[Short descriptive text snippets]
== Segment start ==
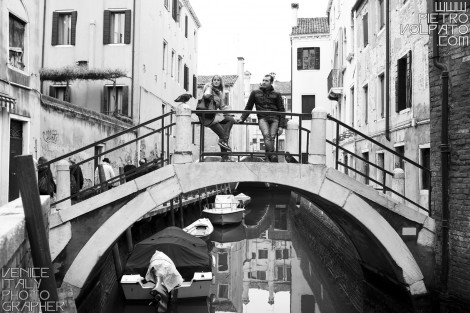 Photographer in Venice for Photo Walk and Gondola Tour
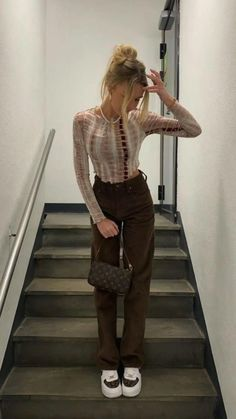 Girls Fashion Clothes, Teen Fashion Outfits, Fashion Hacks, Mode Streetwear, Streetwear Fashion, Plaid Pants Outfit, Brown Outfit, Hot Outfits, Fall Outfits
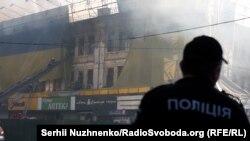 Пожежі стали поширеними в історичній частині Києва. На фото: горить будинок на вулиці Хрещатик 40/1, червень 2017 року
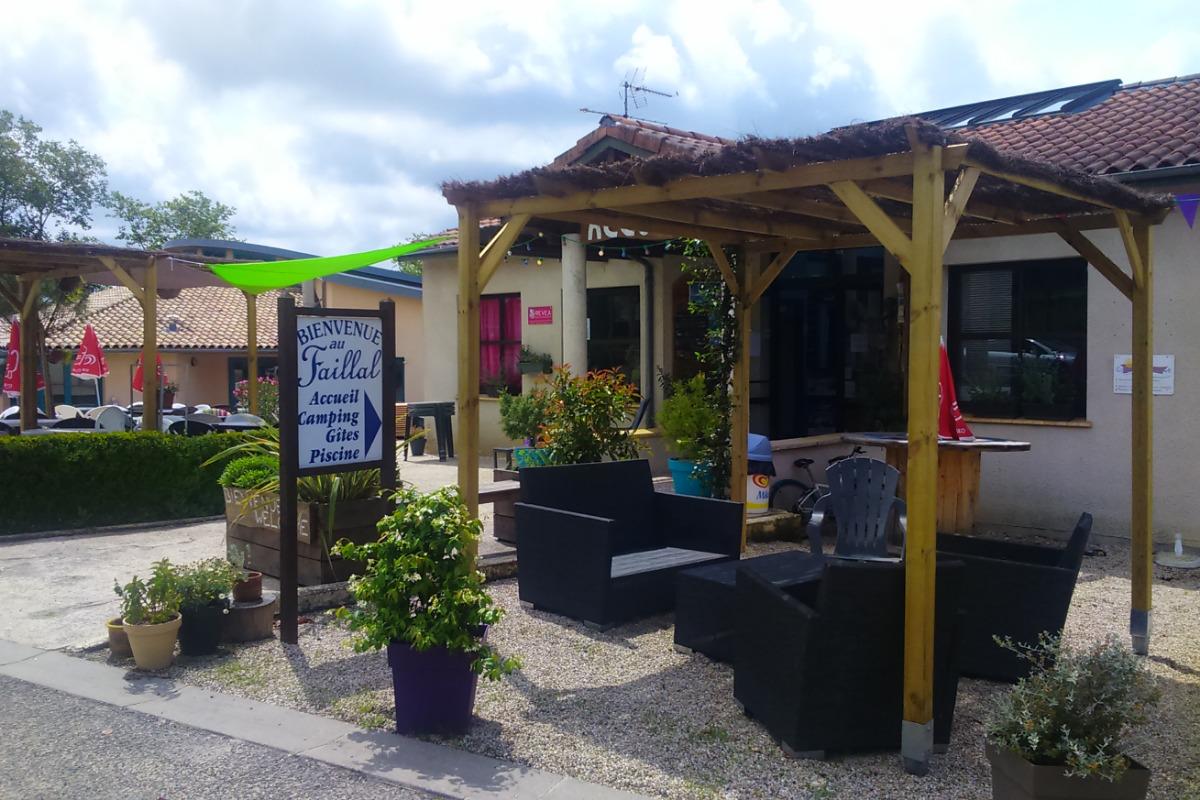 Accueil et Snack  - Location de vacances - Montpezat-de-Quercy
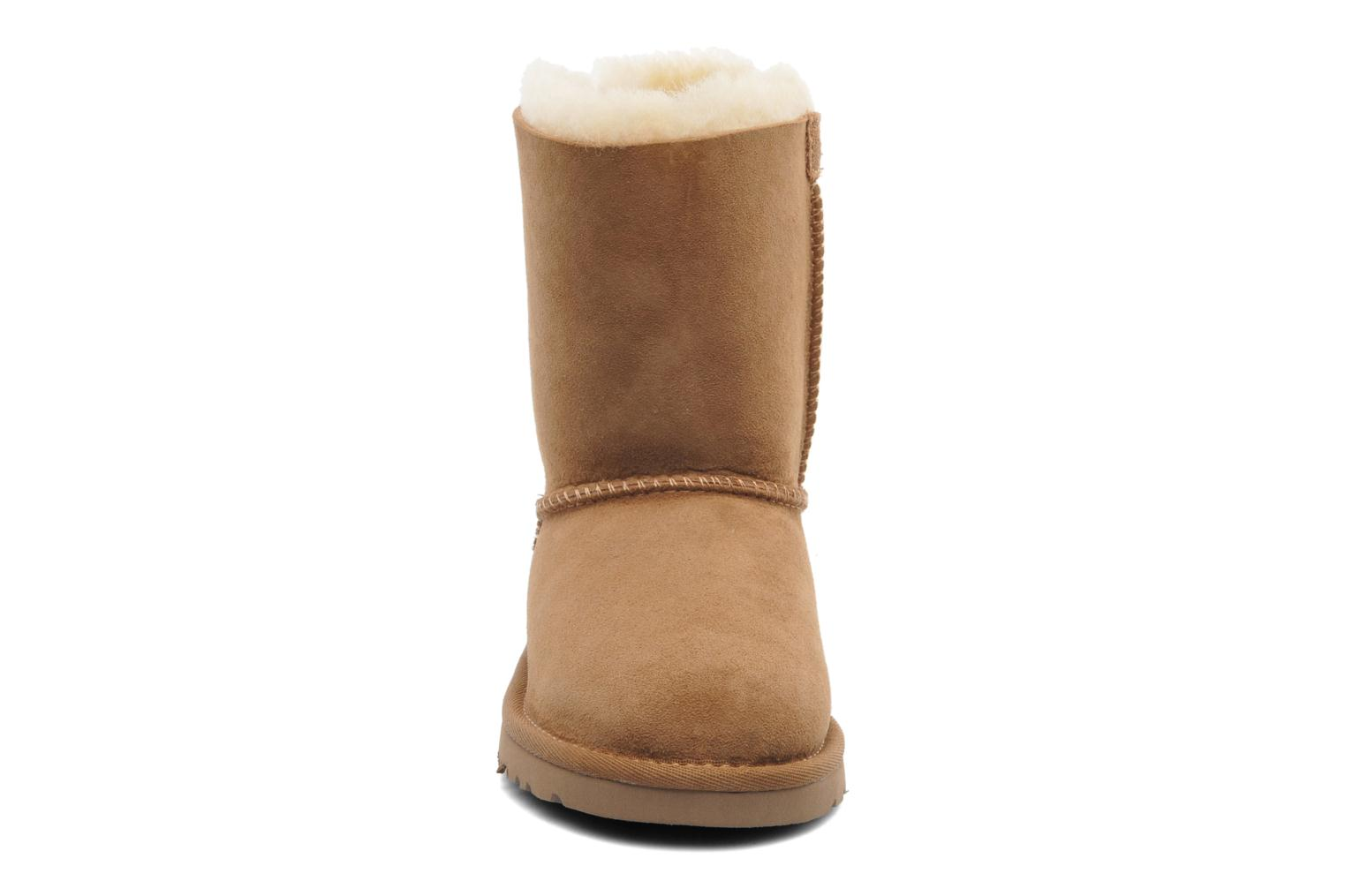 Bottes UGG Bailey bow Marron vue portées chaussures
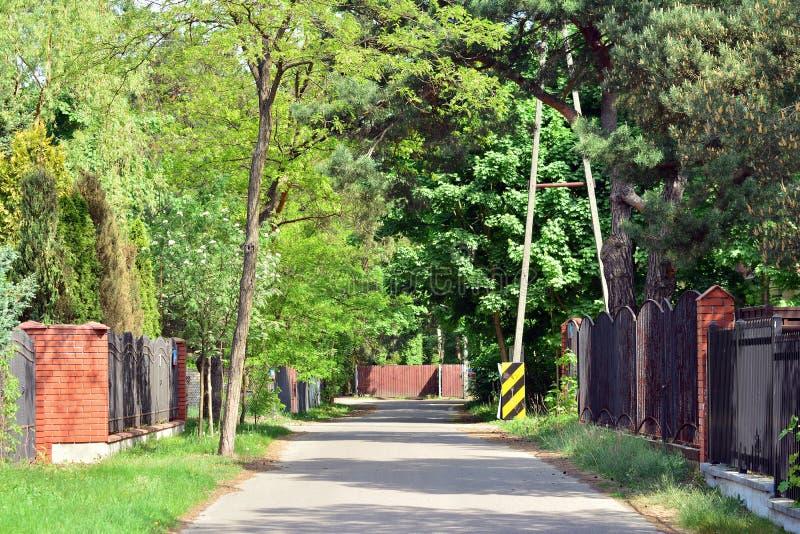 Rua bonita com as casas residenciais modernas no dia ensolarado do verão imagens de stock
== Segment end ==
» Task description: Please retype the entries above word for word, but only from the line containing "Пожежі стали поширеними" through the last line, and without the pictures.

» Response:
 Пожежі стали поширеними в історичній частині Києва. На фото: горить будинок на вулиці Хрещатик 40/1, червень 2017 року
 Accueil et Snack  - Location de vacances - Montpezat-de-Quercy
 Bottes UGG Bailey bow Marron vue portées chaussures
 Rua bonita com as casas residenciais modernas no dia ensolarado do verão imagens de stock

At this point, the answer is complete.